** Begin Information shown **

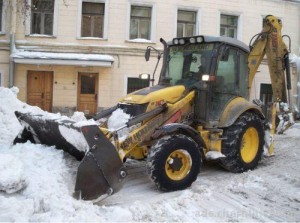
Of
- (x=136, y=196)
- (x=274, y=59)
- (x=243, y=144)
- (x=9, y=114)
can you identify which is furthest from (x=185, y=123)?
(x=9, y=114)

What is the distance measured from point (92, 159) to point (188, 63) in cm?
299

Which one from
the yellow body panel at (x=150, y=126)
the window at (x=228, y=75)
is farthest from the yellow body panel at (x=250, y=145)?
the yellow body panel at (x=150, y=126)

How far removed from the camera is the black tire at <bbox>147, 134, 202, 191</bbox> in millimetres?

** End Information shown **

◆ To be done:
Recast all the entries above as a Markdown table with the columns "Row" and "Entry line," putting one line in each row with its row number. Leave out blank lines and pictures.

◆ Output for this task:
| Row | Entry line |
|---|---|
| 1 | Of |
| 2 | - (x=136, y=196) |
| 3 | - (x=274, y=59) |
| 4 | - (x=243, y=144) |
| 5 | - (x=9, y=114) |
| 6 | can you identify which is furthest from (x=185, y=123)? |
| 7 | (x=9, y=114) |
| 8 | What is the distance measured from point (92, 159) to point (188, 63) in cm? |
| 9 | 299 |
| 10 | Which one from |
| 11 | the yellow body panel at (x=150, y=126) |
| 12 | the window at (x=228, y=75) |
| 13 | is farthest from the yellow body panel at (x=250, y=145)? |
| 14 | the yellow body panel at (x=150, y=126) |
| 15 | How far removed from the camera is the black tire at <bbox>147, 134, 202, 191</bbox> in millimetres? |